What is being asked
Proceed with the biography of Balanos Vasilopoulos below, picking up after its final sentence.

Supplied passage
========

Greek mathematician and author

Balanos Vasilopoulos (Μπαλάνος Βασιλόπουλος; 1694–1760) was a Greek Orthodox cleric, author, mathematician, physicist, and philosopher. He is known for attempting to solve doubling the cube. He was one of the most influential Greek mathematicians of the 18th century. His teacher was the notable scientist Methodios Anthrakites. He made a significant contribution to the Modern Greek Enlightenment during the Ottoman occupation of the Greek world.

==Life==
Balanos was born in Ioannina, a major center of the Greek Enlightenment movement during that time. He was a student of Methodios Anthrakites director of the local Gouma (later Balaneios) school. As a teacher, he initially became director of the school Epifaneios Igoumenos (1719–1734) and then the Gouma. Both schools were the most prestigious in Ioannina.

Regarding the Greek language question, he supported the conservative party and teaching classical Greek in education. Eugenios Voulgaris accused Balanos of not supporting the progressive Demotic. In ca. 1760 his son Kosmas Balanos succeeded him as schoolmaster of the Gouma School.

========

[Dataset excerpts]
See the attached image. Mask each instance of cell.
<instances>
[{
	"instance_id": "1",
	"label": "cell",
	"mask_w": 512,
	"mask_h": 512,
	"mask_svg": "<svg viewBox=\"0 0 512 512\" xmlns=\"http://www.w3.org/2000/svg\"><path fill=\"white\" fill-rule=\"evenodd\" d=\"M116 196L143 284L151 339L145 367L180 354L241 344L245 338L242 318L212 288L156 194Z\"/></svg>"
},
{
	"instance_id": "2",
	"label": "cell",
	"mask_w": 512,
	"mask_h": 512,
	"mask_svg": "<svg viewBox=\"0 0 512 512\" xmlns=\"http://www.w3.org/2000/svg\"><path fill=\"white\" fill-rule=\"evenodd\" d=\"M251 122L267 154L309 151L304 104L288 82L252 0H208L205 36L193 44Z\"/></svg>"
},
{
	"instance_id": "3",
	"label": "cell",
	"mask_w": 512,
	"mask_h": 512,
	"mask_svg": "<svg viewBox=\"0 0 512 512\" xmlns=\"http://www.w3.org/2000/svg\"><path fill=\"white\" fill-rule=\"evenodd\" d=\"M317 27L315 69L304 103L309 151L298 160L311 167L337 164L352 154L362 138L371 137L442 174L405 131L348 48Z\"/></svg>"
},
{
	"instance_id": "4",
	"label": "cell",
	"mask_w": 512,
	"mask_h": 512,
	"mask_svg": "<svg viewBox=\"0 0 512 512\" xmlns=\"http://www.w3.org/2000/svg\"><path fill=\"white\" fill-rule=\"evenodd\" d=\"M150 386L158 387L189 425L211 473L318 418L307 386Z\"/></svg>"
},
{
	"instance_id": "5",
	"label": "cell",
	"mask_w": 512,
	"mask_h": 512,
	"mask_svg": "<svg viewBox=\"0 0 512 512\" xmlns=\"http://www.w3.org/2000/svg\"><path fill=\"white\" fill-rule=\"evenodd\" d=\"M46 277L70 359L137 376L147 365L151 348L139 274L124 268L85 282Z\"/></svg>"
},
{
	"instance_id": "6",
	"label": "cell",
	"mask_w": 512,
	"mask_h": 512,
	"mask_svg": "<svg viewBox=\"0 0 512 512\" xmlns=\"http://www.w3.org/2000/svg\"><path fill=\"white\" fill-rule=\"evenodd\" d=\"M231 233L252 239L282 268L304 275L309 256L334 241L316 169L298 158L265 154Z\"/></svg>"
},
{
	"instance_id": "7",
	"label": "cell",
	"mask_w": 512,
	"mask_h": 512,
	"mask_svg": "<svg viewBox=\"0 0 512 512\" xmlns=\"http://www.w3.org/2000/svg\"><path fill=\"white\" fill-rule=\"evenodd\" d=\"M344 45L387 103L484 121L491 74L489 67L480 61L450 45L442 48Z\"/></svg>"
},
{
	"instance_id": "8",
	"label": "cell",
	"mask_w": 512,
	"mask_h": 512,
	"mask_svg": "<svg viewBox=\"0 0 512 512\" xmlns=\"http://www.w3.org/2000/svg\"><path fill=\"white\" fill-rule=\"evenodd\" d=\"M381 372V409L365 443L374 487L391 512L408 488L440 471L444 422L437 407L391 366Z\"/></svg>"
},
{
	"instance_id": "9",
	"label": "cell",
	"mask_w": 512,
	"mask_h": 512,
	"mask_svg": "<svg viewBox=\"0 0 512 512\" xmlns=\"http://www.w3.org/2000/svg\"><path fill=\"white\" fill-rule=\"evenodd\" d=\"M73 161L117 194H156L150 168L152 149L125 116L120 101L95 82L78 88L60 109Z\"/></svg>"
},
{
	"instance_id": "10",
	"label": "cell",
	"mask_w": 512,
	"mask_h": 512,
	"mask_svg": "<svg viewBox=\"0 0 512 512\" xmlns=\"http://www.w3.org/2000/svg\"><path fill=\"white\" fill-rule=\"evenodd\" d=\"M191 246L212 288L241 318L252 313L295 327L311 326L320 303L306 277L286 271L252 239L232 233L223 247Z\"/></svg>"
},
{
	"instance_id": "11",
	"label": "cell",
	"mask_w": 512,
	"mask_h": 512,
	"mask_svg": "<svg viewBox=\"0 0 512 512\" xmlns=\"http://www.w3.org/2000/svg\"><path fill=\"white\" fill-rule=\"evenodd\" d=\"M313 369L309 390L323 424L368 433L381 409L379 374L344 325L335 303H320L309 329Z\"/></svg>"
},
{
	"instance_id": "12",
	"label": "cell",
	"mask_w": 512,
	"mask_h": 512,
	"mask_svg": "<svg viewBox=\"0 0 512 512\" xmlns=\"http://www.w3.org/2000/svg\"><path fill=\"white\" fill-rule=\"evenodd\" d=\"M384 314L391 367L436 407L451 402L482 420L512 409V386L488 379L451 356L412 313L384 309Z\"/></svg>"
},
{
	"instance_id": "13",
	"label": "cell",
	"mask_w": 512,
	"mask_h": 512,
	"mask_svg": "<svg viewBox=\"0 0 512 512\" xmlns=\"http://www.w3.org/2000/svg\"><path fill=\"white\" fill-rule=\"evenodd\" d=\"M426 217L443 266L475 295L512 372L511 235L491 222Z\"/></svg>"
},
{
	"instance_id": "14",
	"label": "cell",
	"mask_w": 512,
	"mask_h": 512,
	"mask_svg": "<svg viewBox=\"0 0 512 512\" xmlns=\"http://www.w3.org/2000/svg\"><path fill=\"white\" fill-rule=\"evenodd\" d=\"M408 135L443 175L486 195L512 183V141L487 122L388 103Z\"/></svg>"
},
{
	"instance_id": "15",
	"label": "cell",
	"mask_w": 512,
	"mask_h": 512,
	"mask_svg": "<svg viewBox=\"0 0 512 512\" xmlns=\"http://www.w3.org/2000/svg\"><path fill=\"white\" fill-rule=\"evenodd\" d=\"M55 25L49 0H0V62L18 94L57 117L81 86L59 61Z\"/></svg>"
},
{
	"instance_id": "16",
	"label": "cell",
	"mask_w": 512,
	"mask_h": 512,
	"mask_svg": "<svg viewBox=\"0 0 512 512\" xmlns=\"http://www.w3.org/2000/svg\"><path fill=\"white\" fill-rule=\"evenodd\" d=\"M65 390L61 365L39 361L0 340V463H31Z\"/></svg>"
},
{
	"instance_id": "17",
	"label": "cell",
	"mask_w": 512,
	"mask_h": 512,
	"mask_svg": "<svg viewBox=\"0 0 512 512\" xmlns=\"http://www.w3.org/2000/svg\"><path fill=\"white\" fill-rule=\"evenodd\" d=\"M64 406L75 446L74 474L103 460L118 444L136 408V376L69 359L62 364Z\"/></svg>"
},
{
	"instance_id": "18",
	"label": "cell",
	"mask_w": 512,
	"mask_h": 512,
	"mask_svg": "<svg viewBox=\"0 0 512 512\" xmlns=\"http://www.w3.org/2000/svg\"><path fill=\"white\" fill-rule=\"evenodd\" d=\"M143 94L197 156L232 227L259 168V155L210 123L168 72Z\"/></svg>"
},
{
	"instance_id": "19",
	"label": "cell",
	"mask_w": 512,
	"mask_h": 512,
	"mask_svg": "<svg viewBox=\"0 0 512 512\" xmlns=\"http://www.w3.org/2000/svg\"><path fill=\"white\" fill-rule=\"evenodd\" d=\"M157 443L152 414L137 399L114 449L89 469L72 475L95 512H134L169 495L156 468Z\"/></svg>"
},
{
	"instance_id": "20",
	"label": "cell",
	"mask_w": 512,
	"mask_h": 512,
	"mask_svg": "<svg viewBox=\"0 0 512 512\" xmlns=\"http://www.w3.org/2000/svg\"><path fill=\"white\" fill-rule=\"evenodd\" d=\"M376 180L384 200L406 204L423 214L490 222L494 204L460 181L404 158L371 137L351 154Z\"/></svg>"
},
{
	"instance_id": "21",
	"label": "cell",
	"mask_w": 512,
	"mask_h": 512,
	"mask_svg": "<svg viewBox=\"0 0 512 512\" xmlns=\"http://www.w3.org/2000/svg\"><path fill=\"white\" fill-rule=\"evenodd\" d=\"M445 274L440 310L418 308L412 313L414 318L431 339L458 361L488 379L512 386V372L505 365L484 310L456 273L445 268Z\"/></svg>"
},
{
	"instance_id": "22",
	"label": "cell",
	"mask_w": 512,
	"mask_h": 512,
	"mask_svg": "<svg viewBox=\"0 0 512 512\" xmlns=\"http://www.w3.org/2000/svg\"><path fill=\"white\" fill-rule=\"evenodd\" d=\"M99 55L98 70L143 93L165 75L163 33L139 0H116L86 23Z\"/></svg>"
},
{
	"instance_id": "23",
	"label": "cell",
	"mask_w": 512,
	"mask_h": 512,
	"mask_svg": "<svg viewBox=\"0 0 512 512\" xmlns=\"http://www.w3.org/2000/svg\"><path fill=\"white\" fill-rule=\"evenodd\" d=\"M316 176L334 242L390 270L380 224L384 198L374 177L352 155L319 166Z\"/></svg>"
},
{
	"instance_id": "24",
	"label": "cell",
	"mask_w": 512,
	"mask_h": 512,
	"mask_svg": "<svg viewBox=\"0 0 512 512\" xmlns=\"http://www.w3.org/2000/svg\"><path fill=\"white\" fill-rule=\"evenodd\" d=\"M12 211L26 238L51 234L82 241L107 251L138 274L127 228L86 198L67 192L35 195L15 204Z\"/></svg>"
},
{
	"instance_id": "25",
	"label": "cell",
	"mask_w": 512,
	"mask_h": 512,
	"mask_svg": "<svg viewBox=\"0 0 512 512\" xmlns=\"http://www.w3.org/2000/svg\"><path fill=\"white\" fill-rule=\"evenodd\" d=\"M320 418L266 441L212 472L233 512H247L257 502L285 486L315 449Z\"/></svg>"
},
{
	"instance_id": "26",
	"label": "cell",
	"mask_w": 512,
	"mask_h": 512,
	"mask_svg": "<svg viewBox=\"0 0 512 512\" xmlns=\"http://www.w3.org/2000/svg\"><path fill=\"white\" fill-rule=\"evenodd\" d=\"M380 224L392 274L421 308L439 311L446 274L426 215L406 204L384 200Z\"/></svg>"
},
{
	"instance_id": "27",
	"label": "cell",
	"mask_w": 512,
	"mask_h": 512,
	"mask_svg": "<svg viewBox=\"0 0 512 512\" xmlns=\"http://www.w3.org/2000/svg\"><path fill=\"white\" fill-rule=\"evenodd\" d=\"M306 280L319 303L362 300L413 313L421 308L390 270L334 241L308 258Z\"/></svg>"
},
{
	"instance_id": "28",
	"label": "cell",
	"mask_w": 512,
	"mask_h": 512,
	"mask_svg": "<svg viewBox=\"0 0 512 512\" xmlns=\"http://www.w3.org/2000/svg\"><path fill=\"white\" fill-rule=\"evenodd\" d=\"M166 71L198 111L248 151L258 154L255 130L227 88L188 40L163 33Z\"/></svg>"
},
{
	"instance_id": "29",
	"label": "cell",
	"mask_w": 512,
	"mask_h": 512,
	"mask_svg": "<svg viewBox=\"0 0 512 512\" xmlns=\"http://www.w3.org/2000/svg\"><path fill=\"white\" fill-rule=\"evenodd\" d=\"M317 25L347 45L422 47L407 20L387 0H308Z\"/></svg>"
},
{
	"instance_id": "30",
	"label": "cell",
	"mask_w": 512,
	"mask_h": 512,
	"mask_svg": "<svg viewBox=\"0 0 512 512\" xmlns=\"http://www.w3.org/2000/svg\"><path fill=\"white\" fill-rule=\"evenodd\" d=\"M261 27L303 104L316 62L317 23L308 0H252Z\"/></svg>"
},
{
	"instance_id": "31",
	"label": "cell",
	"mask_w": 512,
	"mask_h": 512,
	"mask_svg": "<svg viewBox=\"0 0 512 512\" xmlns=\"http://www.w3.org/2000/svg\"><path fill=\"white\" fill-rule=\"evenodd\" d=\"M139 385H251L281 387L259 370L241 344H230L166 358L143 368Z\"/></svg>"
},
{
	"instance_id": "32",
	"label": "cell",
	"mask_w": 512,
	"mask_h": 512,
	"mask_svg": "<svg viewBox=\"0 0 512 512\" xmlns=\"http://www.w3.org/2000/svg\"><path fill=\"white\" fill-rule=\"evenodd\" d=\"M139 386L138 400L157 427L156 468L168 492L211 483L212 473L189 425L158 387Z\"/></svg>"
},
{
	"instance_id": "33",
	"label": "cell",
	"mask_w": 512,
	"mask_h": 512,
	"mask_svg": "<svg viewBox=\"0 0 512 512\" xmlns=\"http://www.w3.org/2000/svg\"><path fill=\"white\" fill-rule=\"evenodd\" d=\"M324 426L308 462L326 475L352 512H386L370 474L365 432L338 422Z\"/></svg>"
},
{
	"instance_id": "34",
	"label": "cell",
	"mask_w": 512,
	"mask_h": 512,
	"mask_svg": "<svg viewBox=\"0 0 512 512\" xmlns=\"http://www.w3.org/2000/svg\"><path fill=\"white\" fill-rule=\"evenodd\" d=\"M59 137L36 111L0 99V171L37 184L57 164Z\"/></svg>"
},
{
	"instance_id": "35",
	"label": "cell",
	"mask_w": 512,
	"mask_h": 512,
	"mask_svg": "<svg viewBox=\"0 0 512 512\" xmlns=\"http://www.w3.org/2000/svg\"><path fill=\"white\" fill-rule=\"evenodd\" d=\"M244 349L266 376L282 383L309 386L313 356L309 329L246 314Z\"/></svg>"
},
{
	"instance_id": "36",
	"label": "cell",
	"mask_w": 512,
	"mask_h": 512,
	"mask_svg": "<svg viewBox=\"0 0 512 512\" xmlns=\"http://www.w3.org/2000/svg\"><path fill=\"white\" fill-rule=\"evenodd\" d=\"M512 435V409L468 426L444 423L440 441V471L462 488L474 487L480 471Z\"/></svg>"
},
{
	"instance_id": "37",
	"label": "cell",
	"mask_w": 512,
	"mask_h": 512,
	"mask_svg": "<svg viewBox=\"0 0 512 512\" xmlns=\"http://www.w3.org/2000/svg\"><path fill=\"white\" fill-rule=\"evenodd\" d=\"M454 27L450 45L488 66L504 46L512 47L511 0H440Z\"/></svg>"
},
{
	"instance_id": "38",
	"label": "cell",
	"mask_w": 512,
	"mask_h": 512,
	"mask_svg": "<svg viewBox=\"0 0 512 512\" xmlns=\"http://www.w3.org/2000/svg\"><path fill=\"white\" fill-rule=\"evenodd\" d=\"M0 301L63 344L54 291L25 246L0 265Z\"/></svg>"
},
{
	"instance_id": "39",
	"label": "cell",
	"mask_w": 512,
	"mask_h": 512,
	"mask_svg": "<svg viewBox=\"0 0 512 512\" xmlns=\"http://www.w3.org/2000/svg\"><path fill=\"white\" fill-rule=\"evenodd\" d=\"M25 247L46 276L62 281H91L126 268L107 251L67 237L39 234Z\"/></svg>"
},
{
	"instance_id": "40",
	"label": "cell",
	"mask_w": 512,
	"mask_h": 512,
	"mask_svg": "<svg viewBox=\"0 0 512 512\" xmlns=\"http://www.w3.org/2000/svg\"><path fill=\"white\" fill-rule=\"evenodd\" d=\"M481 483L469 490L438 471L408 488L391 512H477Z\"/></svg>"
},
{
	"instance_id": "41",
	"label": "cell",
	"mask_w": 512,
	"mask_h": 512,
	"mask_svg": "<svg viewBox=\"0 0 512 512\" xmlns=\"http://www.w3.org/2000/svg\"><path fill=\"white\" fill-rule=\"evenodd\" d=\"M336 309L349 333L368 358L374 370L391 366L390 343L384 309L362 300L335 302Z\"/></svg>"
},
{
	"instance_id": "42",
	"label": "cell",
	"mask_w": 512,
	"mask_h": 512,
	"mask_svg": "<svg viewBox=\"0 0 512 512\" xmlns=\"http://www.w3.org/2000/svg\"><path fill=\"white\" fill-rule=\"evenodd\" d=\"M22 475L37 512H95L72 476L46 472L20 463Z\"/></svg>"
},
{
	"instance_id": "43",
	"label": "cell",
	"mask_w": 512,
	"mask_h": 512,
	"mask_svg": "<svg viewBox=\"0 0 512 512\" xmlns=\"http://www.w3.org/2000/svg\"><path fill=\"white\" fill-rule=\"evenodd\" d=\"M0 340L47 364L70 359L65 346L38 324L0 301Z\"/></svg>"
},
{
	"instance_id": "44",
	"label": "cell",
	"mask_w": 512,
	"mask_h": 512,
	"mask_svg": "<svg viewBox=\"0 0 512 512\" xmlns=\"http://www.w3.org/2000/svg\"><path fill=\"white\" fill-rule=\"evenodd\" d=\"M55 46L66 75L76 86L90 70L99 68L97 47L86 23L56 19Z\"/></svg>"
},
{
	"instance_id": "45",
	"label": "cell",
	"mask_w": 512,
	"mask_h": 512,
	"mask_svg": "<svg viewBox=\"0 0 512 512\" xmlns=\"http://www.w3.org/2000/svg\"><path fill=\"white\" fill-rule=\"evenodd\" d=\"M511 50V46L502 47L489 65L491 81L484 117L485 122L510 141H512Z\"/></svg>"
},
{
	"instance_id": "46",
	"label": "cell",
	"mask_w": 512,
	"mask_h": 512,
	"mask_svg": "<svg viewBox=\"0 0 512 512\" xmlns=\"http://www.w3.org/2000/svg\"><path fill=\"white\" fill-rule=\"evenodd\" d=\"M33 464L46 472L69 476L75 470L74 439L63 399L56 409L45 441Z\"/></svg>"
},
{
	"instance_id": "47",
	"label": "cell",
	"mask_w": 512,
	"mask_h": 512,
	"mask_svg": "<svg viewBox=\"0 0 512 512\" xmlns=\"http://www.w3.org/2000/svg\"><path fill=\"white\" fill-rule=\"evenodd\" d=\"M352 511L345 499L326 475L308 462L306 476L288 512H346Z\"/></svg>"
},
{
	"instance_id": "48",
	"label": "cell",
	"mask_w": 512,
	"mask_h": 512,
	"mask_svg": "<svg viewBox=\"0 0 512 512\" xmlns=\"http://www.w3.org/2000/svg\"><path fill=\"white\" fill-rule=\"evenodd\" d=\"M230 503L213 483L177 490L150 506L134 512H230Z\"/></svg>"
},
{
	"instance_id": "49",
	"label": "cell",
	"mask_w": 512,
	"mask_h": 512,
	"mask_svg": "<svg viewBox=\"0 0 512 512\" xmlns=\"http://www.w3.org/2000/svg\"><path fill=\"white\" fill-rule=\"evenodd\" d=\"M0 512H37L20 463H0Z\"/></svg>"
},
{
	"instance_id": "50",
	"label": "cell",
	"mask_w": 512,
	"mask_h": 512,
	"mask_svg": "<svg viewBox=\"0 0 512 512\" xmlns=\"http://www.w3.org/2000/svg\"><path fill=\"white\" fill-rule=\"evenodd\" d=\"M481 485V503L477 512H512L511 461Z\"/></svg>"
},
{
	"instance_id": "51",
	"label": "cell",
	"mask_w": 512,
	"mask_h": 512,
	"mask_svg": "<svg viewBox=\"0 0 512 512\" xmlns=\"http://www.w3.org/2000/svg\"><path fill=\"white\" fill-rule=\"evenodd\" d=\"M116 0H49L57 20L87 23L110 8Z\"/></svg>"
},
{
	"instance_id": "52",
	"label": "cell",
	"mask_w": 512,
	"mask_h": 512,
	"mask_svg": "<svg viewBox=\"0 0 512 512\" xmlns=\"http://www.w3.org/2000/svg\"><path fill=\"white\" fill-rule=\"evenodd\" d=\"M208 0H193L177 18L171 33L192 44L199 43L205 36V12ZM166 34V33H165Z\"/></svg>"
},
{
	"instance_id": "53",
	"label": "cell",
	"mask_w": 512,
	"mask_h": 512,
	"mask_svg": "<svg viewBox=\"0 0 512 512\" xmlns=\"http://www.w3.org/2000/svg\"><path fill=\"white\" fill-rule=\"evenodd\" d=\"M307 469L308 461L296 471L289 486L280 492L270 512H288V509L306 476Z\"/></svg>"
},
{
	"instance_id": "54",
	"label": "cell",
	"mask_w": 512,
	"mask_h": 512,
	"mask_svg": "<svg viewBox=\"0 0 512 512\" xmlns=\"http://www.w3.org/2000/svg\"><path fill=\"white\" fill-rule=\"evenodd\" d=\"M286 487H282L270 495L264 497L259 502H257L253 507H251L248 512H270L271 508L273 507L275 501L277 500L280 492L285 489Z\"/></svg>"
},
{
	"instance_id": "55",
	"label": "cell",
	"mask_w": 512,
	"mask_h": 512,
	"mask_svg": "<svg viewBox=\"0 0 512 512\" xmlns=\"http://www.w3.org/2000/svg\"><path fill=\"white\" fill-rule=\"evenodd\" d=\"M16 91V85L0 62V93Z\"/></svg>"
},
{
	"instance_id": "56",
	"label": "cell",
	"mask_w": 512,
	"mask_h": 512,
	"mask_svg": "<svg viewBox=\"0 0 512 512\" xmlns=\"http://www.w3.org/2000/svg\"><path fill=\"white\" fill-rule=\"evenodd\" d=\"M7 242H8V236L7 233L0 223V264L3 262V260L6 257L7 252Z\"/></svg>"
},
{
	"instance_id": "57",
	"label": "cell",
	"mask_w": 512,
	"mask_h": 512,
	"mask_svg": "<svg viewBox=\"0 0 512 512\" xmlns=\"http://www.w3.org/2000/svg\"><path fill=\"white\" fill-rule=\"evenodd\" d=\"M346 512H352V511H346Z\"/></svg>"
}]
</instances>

========

Answer space
==Work==

Because he experienced the Methodios Affair first hand he was a strict teacher of Korydalism. On the other hand, he expanded and reprinted the work of his teacher Methodios Anthrakites The Way of Mathematics (Οδός Μαθηματική, 1749). This was the first handbook in the field of mathematics published in Greek during the Ottoman occupation. He also wrote the following, and various other books of less significance:

- Έκθεσις ακριβεστάτη της αριθμητικής (Precise Exposition of Arithmetic), Venice, 1803
- Ερμηνεία εις τους αφορισμούς του Ιπποκράτους (Interpretation of the Aphorisms of Hippocrates)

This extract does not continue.